The idea I have in mind is to make a native program (in the linux way) that will be the virtual environment (let's call it 'venv'). During the initialization, the kernel will loads all the needed routines.
The first question that arise, is how to handle the scheduling ? The question is not how my kernel should do this, but how Linux allows me to manage process outside of its own scheduler ? How can I start / stop process like a scheduler can do ?
Hope to be enough clear...
Iliak
Re: virtual abstraction layer
Posted: Thu Dec 15, 2016 5:24 am
by Kevin
Maybe ucontext.h is what you're looking for.
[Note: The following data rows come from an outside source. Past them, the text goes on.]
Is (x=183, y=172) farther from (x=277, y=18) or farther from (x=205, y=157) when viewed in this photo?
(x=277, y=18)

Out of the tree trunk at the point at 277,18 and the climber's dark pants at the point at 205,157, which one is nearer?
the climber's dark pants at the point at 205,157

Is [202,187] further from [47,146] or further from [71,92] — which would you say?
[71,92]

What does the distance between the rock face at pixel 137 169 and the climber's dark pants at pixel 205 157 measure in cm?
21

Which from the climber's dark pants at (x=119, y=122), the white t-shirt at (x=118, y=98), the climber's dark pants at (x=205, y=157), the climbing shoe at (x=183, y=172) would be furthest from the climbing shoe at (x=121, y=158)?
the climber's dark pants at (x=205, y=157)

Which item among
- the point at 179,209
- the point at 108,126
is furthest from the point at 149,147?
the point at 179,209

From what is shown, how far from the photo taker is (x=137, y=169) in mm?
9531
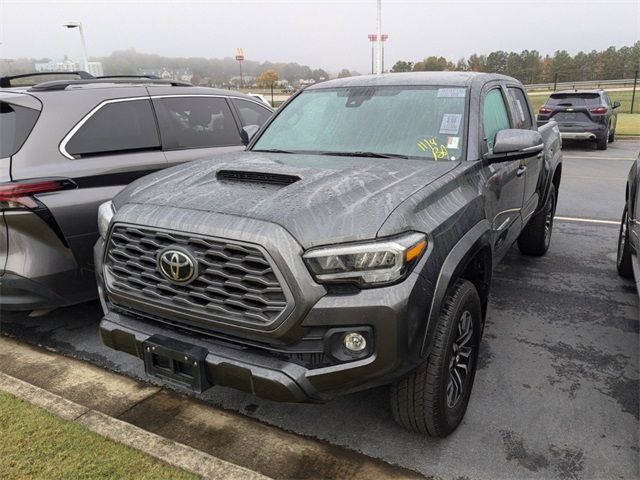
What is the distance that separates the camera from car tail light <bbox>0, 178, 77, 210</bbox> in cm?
308

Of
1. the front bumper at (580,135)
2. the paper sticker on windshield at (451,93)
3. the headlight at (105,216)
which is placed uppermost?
the paper sticker on windshield at (451,93)

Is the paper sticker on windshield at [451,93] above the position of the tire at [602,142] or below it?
above

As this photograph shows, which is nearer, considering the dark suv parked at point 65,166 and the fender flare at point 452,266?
the fender flare at point 452,266

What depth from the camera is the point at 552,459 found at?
8.17 ft

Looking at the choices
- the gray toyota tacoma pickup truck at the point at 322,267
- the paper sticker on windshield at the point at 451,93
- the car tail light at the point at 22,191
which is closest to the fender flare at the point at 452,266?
the gray toyota tacoma pickup truck at the point at 322,267

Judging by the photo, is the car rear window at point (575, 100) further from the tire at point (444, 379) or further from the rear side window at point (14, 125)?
the rear side window at point (14, 125)

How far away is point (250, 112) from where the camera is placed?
17.0 feet

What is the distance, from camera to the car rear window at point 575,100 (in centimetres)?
1402

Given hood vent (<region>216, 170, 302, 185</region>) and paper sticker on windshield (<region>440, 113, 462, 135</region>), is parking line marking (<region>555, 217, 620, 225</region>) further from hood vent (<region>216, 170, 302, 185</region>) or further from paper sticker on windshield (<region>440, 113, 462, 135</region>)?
hood vent (<region>216, 170, 302, 185</region>)

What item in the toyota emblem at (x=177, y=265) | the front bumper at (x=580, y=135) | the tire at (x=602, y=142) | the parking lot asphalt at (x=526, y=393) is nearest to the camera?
the toyota emblem at (x=177, y=265)

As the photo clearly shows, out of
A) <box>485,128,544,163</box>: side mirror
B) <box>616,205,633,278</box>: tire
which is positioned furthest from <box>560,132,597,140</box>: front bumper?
<box>485,128,544,163</box>: side mirror

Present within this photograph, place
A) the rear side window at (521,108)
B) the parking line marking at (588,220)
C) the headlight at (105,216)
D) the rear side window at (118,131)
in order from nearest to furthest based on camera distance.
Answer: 1. the headlight at (105,216)
2. the rear side window at (118,131)
3. the rear side window at (521,108)
4. the parking line marking at (588,220)

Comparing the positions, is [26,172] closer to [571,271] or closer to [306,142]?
[306,142]

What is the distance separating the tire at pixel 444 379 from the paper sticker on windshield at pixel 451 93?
1302 mm
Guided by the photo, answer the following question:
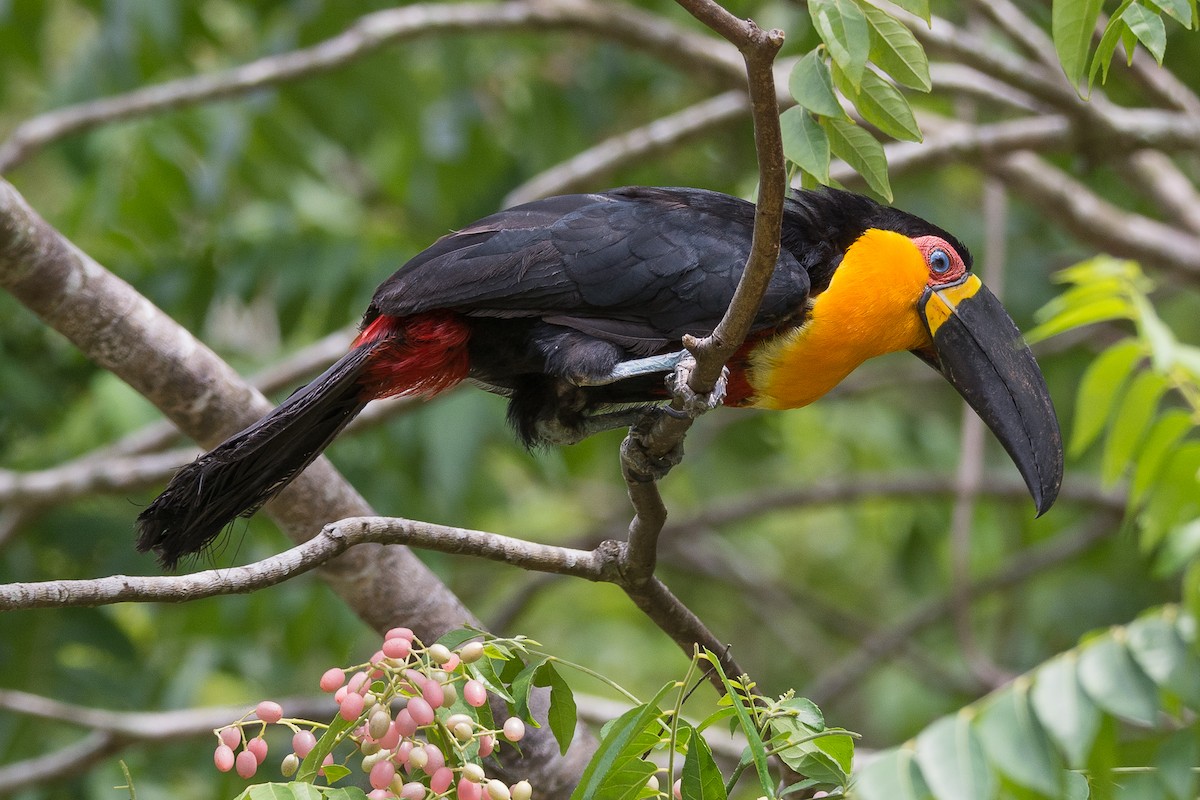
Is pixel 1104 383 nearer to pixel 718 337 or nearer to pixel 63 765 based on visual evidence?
pixel 718 337

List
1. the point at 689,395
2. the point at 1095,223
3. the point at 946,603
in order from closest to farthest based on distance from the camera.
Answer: the point at 689,395, the point at 1095,223, the point at 946,603

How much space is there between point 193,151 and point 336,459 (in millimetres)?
1371

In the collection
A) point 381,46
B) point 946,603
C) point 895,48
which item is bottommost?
point 946,603

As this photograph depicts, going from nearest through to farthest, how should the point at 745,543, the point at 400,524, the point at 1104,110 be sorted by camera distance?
the point at 400,524 < the point at 1104,110 < the point at 745,543

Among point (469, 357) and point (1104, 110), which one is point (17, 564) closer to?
point (469, 357)

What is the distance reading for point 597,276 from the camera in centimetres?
304

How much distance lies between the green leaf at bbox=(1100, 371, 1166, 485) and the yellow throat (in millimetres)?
476

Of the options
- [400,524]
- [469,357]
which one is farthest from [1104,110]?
[400,524]

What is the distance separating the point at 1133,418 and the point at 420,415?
249 cm

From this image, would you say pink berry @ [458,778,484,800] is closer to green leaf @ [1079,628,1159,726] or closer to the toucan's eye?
green leaf @ [1079,628,1159,726]

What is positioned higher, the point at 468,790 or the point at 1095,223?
the point at 1095,223

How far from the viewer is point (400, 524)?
2.36m

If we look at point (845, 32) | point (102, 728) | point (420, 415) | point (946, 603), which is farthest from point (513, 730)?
point (946, 603)

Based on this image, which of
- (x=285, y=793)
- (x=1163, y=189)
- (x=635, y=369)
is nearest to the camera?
(x=285, y=793)
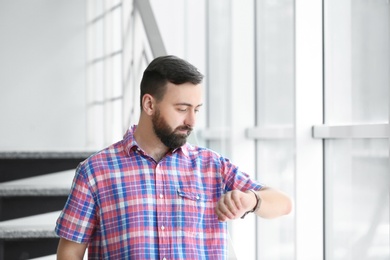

Re: virtual abstraction layer
Posted: Thu Dec 15, 2016 3:42 pm
by iliak
Hi Kevin,
Thank you for the tip !
Here is given a nice example of what my virtual scheduler could be :
Code: Select all
#include <signal.h>
#include <stdio.h>
#include <stdlib.h>
#include <ucontext.h>
#include <sys/time.h>
/* Set by the signal handler. */
static volatile int expired;
/* The contexts. */
static ucontext_t uc[3];
/* We do only a certain number of switches. */
static int switches;
/* This is the function doing the work. It is just a
skeleton, real code has to be filled in. */
static void
f (int n)
{
int m = 0;
while (1)
{
/* This is where the work would be done. */
if (++m % 100 == 0)
{
putchar ('.');
fflush (stdout);
}
/* Regularly the expire variable must be checked. */
if (expired)
{
/* We do not want the program to run forever. */
if (++switches == 20)
return;
printf ("\nswitching from %d to %d\n", n, 3 - n);
expired = 0;
/* Switch to the other context, saving the current one. */
swapcontext (&uc[n], &uc[3 - n]);
}
}
}
/* This is the signal handler which simply set the variable. */
void
handler (int signal)
{
expired = 1;
}
int
main (void)
{
struct sigaction sa;
struct itimerval it;
char st1[8192];
char st2[8192];
/* Initialize the data structures for the interval timer. */
sa.sa_flags = SA_RESTART;
sigfillset (&sa.sa_mask);
sa.sa_handler = handler;
it.it_interval.tv_sec = 0;
it.it_interval.tv_usec = 1;
it.it_value = it.it_interval;
/* Install the timer and get the context we can manipulate. */
if (sigaction (SIGPROF, &sa, NULL) < 0
|| setitimer (ITIMER_PROF, &it, NULL) < 0
|| getcontext (&uc[1]) == -1
|| getcontext (&uc[2]) == -1)
abort ();
/* Create a context with a separate stack which causes the
function f to be call with the parameter 1.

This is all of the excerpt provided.